ID: a square graphic on a blue gradient background with the header: “The D-30 Impact List, 2021 Honoree, Maselina Iuta, she/her/hers, Samoa.” Maselina’s headshot on the right. Akii is a Samoan woman with brown hair and is wearing a yellow flower in her hair and a green dress. At the bottom, “Diversability, #D30DisList.”

ID: a square graphic on a blue gradient background with the header: “The D-30 Impact List, 2021 Honoree, Maselina Iuta, she/her/hers, Samoa.” Maselina’s headshot on the right. Akii is a Samoan woman with brown hair and is wearing a yellow flower in her hair and a green dress. At the bottom, “Diversability, #D30DisList.”

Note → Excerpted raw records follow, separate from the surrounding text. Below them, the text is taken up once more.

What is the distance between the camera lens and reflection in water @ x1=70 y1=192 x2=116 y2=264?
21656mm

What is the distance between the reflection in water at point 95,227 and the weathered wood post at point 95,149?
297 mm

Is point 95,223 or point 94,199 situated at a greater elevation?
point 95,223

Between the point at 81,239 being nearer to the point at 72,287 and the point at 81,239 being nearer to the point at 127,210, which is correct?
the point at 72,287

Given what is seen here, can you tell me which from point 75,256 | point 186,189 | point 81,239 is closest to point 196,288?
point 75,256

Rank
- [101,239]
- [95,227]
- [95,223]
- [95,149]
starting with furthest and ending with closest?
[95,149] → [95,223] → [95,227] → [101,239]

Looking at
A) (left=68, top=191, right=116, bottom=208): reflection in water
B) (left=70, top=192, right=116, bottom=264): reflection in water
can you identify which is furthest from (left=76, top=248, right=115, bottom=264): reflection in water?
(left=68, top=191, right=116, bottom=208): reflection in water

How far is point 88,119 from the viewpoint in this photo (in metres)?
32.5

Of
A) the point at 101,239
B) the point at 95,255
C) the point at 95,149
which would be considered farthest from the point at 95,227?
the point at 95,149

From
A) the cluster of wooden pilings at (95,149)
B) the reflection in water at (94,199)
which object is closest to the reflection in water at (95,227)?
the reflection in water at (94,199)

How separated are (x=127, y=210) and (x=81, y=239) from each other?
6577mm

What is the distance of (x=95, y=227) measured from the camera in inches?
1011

Maselina Iuta (she/her/hers)

Program Officer / Deaf Advocate

Samoa

As a founding member and current Project Officer for the Deaf Association of Samoa and a leading advocate in the Pacific region, Maselina has achieved tremendous results in advocating with government and non-government partners to ensure that persons who are deaf and hard of hearing are not left behind, including ensuring the first time provision of sign language in Samoa's national state of emergency communication during COVID-19.

During the COVID-19 Pandemic, Maselina worked tirelessly to ensure that women and girls with disabilities had access to inclusive information and programming. Some of her work includes:

1. Ensuring the provision of sign language in the weekly Prime Minister State of Emergency Address.

2. Ensuring Deaf interpreters on the Ministry of Health COVID-19 Health of the Nation program.

3. Working with the Global Resilience fund to ensure support for grassroots, women, and disability-led responses to COVID-19 around the world.

We asked Maselina if she would like to add anything else to her accomplishments, and she stated: “As a deaf child living in rural Savaii, I didn’t have a lot of access to important things. At 4 years old, I started attending school but with no interpreter, I couldn’t communicate with my teacher. I didn’t have the opportunity to learn sign until I was 13. Now I can sign, I can tell people how I feel when I am sick. I can ask for help. I have the opportunity to work. Through my work, I advocate for my deaf brothers and sisters who haven’t had the same opportunity of access.”